ESTRATTO DEL TESTO -
━━━━━━

Del tutto marginale che i giudici abbiano scelto a maggioranza l’argentino nel suo anno più normale, quello in cui cioè ha vinto una scontatissima Liga, a cospetto di chi, invece, ha costruito la sua annata migliore. E no, Ronaldo il disertatore non meritava un bel nulla, venendo da un anno opaco e scialbo. Van Dijk e Alisson, invece, qualcosa da recriminare avrebbero. Entrambi vincitori della Champions e entrambi finalisti, l’uno sconfitto poi in Nations League, e l’altro trionfatore col Brasile in Copa America. Peraltro in maniera, al suo solito, superba.

Ha ancora senso il Pallone d’Oro

I due del Liverpool sì, meritocraticamente, sarebbero dovuti andare alle prime postazioni del podio e così non è stato. Dunque la domanda che ci poniamo è più che lecita: ha ancora senso il Pallone d’Oro, in un contesto in cui la premialità esula dall’annata sportiva? Ce lo chiediamo e diamo la nostra risposta che è ovviamente no. Non ha senso e non ha più, come dicevamo, alcun tipo di valore. Il presupposto è molto semplice. Se si premia l’annata sportiva, allora andrebbero tenuti in considerazione i risultati sportivi che quel giocatore in maniera determinante col suo club ha contribuito a conquistare. Quindi il vincitore della Champions League, come parametro, andrebbe più che bene.

Se invece, come pare, si decide di premiare il giocatore nella sua totalità, allora non c’è partita: Messi, fin al giorno del suo ritiro, continuerà a vincere Palloni d’Oro su Palloni d’Oro. Con la pace di tutti, ci mancherebbe. Ma non si spacci per credibile un premio che non ha storia. Se non altro si provi a riformularlo, a cambiarne i parametri.

━━━━━━

INFORMAZIONI ESTRATTE -

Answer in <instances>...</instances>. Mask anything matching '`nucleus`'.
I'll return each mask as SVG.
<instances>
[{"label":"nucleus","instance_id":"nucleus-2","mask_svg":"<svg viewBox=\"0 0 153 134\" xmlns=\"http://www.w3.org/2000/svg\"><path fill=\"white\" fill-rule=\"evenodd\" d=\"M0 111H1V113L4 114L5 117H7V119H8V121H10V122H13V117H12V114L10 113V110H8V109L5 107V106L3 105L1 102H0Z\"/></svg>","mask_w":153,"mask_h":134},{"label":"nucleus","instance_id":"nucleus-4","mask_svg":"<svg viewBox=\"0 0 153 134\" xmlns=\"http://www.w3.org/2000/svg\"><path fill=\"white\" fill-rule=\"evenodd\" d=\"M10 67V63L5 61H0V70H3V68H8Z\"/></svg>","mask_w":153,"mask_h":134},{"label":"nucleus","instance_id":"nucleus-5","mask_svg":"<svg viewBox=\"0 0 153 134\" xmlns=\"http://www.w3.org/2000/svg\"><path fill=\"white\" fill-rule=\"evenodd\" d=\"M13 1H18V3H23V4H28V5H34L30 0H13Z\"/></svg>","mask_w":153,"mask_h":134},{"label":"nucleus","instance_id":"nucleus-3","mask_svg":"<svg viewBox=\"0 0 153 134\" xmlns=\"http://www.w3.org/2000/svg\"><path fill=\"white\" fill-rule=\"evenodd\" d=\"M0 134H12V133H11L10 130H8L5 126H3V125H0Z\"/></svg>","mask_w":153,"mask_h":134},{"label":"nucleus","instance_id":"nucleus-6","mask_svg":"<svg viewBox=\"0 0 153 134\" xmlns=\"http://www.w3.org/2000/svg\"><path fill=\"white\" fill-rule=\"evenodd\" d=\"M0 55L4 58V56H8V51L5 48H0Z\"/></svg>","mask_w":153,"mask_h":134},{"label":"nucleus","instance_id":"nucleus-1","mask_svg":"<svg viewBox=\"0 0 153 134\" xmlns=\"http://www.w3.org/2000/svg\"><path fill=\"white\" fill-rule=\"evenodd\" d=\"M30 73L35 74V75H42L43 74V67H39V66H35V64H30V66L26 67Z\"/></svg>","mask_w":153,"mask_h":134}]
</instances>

━━━━━━

CONSEGNA - Ricopia fedelmente una parte del testo sul Pallone d'Oro: comincia dalle parole "Del tutto marginale" e fermati dopo "suo solito, superba.". L'elenco non ha alcun legame con il testo.

RISPOSTA ALL'ESERCIZIO -
Del tutto marginale che i giudici abbiano scelto a maggioranza l’argentino nel suo anno più normale, quello in cui cioè ha vinto una scontatissima Liga, a cospetto di chi, invece, ha costruito la sua annata migliore. E no, Ronaldo il disertatore non meritava un bel nulla, venendo da un anno opaco e scialbo. Van Dijk e Alisson, invece, qualcosa da recriminare avrebbero. Entrambi vincitori della Champions e entrambi finalisti, l’uno sconfitto poi in Nations League, e l’altro trionfatore col Brasile in Copa America. Peraltro in maniera, al suo solito, superba.